DESCRIPTION OF THE TASK |
Convert the listing below into a JSON array of strings, with one string for each non-blank line.

INFORMATION PROVIDED |
---

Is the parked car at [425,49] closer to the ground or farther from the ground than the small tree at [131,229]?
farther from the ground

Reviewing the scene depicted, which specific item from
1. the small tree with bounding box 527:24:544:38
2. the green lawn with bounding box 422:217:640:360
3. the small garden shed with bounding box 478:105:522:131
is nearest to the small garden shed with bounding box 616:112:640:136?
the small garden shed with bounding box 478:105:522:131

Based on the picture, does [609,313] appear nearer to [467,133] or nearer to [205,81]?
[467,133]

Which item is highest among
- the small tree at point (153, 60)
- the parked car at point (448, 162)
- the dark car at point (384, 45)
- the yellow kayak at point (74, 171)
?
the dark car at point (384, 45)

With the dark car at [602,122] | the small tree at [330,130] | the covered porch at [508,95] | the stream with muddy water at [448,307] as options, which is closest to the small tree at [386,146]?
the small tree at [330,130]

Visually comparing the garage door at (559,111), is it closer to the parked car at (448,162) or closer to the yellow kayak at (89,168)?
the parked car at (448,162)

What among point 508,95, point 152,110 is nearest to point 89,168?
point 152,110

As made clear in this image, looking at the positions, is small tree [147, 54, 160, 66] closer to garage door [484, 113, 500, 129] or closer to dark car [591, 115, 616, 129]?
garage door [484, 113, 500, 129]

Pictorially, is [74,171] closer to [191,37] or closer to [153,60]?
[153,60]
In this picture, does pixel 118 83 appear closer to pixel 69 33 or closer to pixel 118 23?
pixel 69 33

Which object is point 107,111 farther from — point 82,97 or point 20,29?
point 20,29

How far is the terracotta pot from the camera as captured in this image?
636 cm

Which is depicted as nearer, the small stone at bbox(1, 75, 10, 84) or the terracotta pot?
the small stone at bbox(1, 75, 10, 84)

---

THE ANSWER |
[
  "Is the parked car at [425,49] closer to the ground or farther from the ground than the small tree at [131,229]?",
  "farther from the ground",
  "Reviewing the scene depicted, which specific item from",
  "1. the small tree with bounding box 527:24:544:38",
  "2. the green lawn with bounding box 422:217:640:360",
  "3. the small garden shed with bounding box 478:105:522:131",
  "is nearest to the small garden shed with bounding box 616:112:640:136?",
  "the small garden shed with bounding box 478:105:522:131",
  "Based on the picture, does [609,313] appear nearer to [467,133] or nearer to [205,81]?",
  "[467,133]",
  "Which item is highest among",
  "- the small tree at point (153, 60)",
  "- the parked car at point (448, 162)",
  "- the dark car at point (384, 45)",
  "- the yellow kayak at point (74, 171)",
  "?",
  "the dark car at point (384, 45)",
  "With the dark car at [602,122] | the small tree at [330,130] | the covered porch at [508,95] | the stream with muddy water at [448,307] as options, which is closest to the small tree at [386,146]?",
  "the small tree at [330,130]",
  "Visually comparing the garage door at (559,111), is it closer to the parked car at (448,162) or closer to the yellow kayak at (89,168)?",
  "the parked car at (448,162)",
  "What among point 508,95, point 152,110 is nearest to point 89,168?",
  "point 152,110",
  "As made clear in this image, looking at the positions, is small tree [147, 54, 160, 66] closer to garage door [484, 113, 500, 129] or closer to dark car [591, 115, 616, 129]?",
  "garage door [484, 113, 500, 129]",
  "Pictorially, is [74,171] closer to [191,37] or closer to [153,60]?",
  "[153,60]",
  "In this picture, does pixel 118 83 appear closer to pixel 69 33 or closer to pixel 118 23?",
  "pixel 69 33",
  "Which object is point 107,111 farther from — point 82,97 or point 20,29?",
  "point 20,29",
  "How far is the terracotta pot from the camera as captured in this image?",
  "636 cm",
  "Which is depicted as nearer, the small stone at bbox(1, 75, 10, 84) or the terracotta pot?",
  "the small stone at bbox(1, 75, 10, 84)"
]